Take the entries below and reproduce exactly the portion that begins at the line containing "三维空间两直线平行公式" and ends at the line containing "A year after", keeping both ends, dropping pictures, and adding nothing else.

Transcribed page contents

━━━━━━

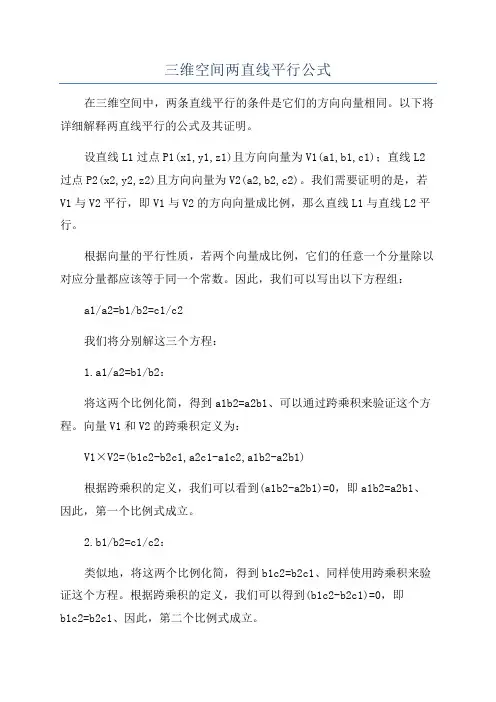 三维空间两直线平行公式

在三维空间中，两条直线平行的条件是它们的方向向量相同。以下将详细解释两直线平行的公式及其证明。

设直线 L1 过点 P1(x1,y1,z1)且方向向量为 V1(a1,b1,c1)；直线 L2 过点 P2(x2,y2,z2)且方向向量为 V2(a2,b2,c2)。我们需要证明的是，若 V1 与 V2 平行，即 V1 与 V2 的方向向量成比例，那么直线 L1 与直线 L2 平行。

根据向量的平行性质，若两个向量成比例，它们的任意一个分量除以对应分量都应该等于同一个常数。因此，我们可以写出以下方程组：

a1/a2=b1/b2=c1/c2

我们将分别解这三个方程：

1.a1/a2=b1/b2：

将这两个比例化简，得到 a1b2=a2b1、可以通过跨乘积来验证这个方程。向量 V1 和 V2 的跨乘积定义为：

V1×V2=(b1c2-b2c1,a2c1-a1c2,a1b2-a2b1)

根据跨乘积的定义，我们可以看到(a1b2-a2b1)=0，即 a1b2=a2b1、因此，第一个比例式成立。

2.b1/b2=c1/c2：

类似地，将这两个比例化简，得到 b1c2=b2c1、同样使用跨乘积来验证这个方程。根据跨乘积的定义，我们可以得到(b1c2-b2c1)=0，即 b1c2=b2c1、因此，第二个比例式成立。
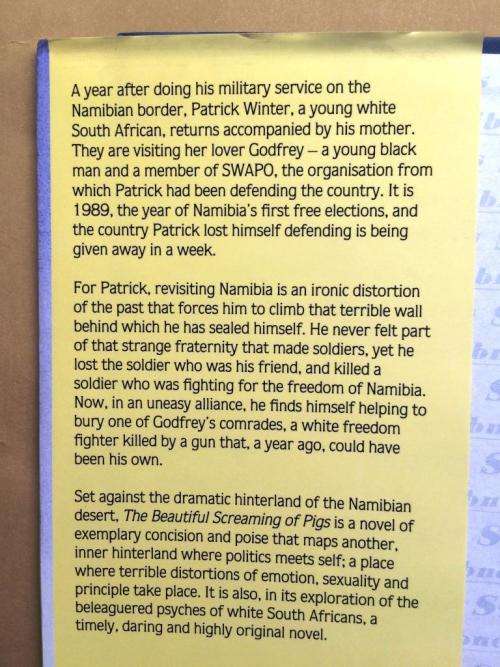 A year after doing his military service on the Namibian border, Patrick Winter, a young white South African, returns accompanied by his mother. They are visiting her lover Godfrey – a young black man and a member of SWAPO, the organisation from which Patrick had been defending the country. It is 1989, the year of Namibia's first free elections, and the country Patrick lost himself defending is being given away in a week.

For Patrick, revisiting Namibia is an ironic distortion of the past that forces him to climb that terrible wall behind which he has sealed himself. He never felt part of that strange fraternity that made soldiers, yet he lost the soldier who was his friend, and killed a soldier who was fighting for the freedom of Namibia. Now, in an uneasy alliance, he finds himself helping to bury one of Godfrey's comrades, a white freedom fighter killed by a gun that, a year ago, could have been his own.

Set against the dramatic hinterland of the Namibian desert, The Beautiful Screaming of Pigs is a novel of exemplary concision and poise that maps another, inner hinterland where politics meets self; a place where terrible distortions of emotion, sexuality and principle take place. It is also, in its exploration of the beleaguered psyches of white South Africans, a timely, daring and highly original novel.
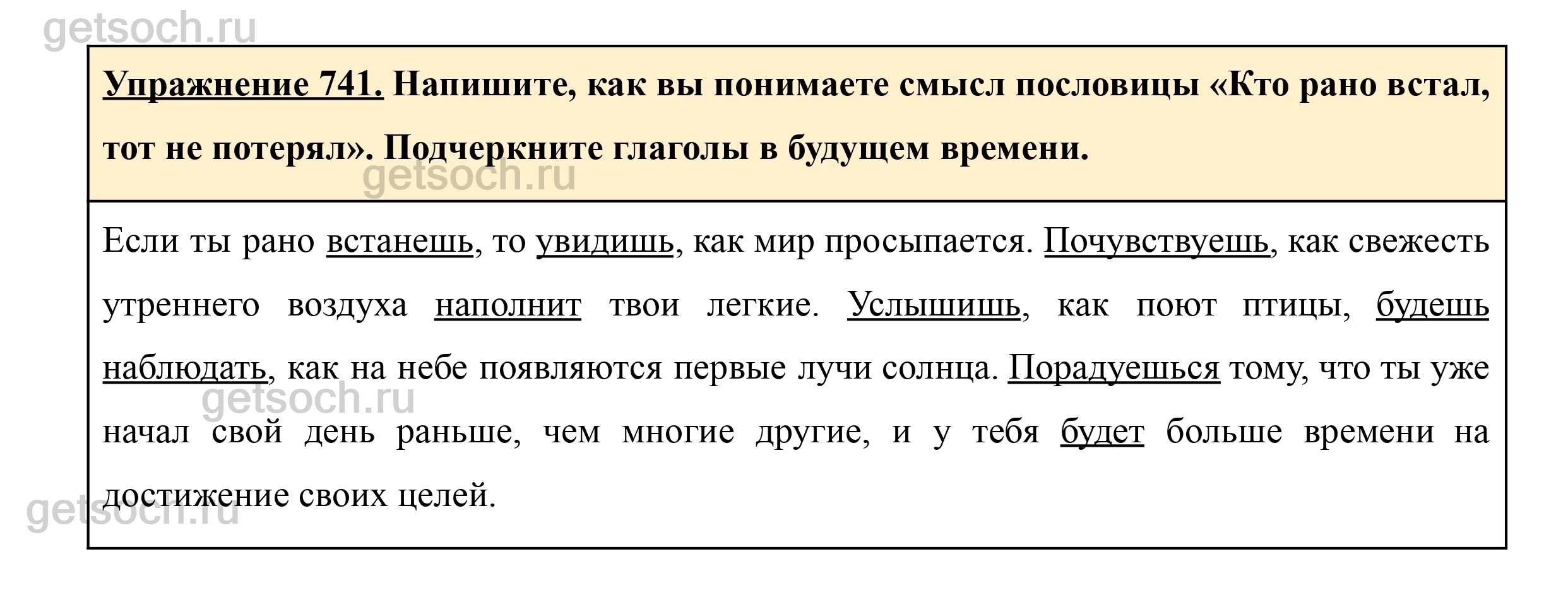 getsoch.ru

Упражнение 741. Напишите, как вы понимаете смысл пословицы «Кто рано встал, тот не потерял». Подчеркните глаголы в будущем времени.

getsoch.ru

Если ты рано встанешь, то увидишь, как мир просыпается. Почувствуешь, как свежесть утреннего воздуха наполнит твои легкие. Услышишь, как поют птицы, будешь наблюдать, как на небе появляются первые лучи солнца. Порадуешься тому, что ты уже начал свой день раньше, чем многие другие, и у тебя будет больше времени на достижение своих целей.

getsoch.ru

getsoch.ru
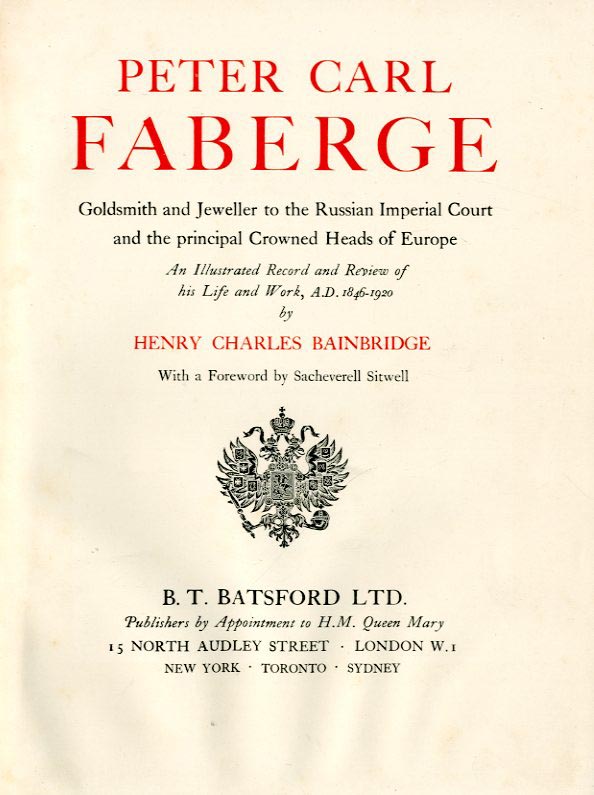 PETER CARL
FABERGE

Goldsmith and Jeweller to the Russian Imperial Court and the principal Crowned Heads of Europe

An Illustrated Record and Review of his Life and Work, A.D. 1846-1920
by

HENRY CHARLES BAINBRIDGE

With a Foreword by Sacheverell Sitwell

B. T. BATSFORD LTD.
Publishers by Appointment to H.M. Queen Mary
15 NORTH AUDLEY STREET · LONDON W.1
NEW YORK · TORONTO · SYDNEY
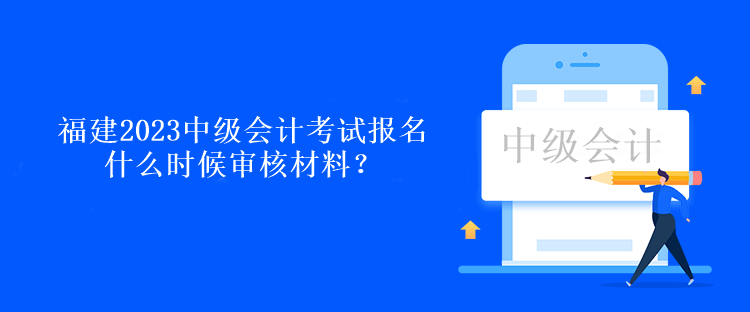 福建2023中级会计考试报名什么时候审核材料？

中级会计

━━━━━━

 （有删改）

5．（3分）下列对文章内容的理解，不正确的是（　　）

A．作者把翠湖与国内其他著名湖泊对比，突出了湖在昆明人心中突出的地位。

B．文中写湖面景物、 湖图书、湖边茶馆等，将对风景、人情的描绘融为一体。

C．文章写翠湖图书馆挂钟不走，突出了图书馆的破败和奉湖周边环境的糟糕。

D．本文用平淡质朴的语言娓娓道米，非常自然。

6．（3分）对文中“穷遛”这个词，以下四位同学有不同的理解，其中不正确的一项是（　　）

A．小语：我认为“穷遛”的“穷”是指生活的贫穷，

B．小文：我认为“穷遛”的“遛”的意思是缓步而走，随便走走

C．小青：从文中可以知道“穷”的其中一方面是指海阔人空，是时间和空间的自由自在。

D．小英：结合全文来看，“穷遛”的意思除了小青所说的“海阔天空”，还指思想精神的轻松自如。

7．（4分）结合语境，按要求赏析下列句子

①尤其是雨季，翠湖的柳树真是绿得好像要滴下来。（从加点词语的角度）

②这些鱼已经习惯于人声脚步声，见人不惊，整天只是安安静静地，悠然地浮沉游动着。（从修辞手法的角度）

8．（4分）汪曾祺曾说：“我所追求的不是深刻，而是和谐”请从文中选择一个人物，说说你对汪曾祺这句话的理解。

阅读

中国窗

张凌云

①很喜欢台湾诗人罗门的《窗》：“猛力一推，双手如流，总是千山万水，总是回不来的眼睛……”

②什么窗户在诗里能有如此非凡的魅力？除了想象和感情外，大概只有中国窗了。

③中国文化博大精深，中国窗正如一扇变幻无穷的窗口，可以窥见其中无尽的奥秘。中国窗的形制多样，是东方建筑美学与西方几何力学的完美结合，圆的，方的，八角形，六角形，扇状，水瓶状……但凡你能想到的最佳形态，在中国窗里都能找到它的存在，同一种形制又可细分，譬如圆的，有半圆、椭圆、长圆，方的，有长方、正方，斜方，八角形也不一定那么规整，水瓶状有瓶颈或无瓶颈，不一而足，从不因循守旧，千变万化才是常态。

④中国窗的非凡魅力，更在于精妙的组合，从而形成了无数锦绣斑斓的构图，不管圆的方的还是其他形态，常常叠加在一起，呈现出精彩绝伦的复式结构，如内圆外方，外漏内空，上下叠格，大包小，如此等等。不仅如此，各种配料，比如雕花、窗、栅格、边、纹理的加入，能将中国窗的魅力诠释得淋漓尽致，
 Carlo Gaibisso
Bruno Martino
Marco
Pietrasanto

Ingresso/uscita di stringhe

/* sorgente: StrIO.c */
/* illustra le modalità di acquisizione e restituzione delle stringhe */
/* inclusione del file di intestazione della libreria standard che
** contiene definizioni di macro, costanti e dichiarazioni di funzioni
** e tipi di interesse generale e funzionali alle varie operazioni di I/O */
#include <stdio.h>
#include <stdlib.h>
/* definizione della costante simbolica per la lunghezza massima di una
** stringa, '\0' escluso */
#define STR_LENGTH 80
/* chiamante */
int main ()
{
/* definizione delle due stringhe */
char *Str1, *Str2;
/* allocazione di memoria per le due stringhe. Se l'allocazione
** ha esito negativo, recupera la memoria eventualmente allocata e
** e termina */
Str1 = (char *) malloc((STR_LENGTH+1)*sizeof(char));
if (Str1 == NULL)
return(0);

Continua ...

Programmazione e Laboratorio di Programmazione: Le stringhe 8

━━━━━━

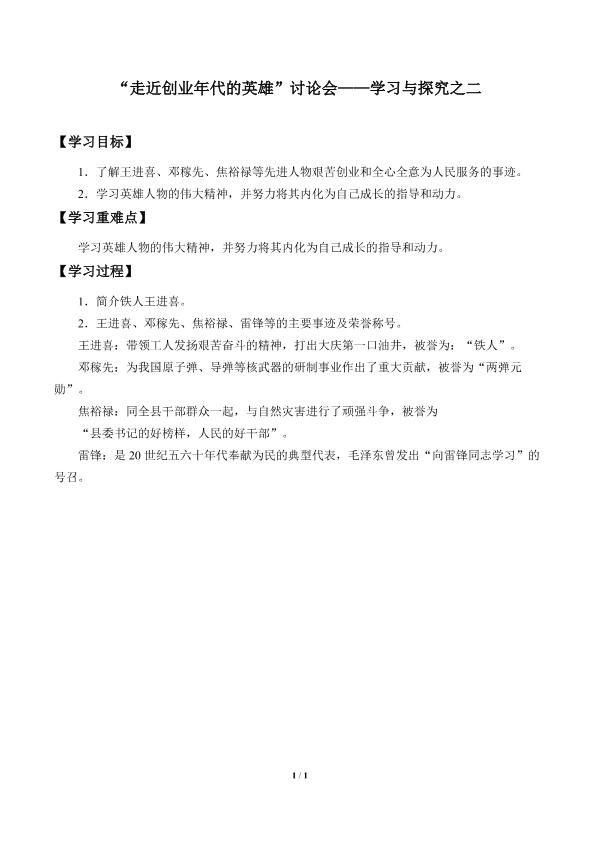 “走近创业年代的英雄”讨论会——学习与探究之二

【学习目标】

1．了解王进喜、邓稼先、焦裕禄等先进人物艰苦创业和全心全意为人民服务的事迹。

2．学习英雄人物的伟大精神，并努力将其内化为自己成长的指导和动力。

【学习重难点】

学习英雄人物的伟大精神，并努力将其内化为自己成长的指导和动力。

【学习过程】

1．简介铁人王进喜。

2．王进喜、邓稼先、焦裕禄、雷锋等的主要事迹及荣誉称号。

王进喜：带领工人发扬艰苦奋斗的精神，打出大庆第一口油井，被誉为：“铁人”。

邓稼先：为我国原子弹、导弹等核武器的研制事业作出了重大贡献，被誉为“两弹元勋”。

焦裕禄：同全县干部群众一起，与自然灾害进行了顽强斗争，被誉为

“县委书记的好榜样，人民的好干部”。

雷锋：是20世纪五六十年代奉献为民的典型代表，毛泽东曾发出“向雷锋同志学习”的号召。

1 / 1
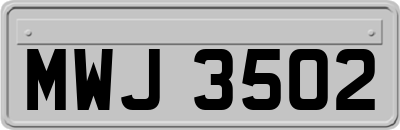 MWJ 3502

━━━━━━

OUTPUT:
 三维空间两直线平行公式

在三维空间中，两条直线平行的条件是它们的方向向量相同。以下将详细解释两直线平行的公式及其证明。

设直线 L1 过点 P1(x1,y1,z1)且方向向量为 V1(a1,b1,c1)；直线 L2 过点 P2(x2,y2,z2)且方向向量为 V2(a2,b2,c2)。我们需要证明的是，若 V1 与 V2 平行，即 V1 与 V2 的方向向量成比例，那么直线 L1 与直线 L2 平行。

根据向量的平行性质，若两个向量成比例，它们的任意一个分量除以对应分量都应该等于同一个常数。因此，我们可以写出以下方程组：

a1/a2=b1/b2=c1/c2

我们将分别解这三个方程：

1.a1/a2=b1/b2：

将这两个比例化简，得到 a1b2=a2b1、可以通过跨乘积来验证这个方程。向量 V1 和 V2 的跨乘积定义为：

V1×V2=(b1c2-b2c1,a2c1-a1c2,a1b2-a2b1)

根据跨乘积的定义，我们可以看到(a1b2-a2b1)=0，即 a1b2=a2b1、因此，第一个比例式成立。

2.b1/b2=c1/c2：

类似地，将这两个比例化简，得到 b1c2=b2c1、同样使用跨乘积来验证这个方程。根据跨乘积的定义，我们可以得到(b1c2-b2c1)=0，即 b1c2=b2c1、因此，第二个比例式成立。
 A year after doing his military service on the Namibian border, Patrick Winter, a young white South African, returns accompanied by his mother. They are visiting her lover Godfrey – a young black man and a member of SWAPO, the organisation from which Patrick had been defending the country. It is 1989, the year of Namibia's first free elections, and the country Patrick lost himself defending is being given away in a week.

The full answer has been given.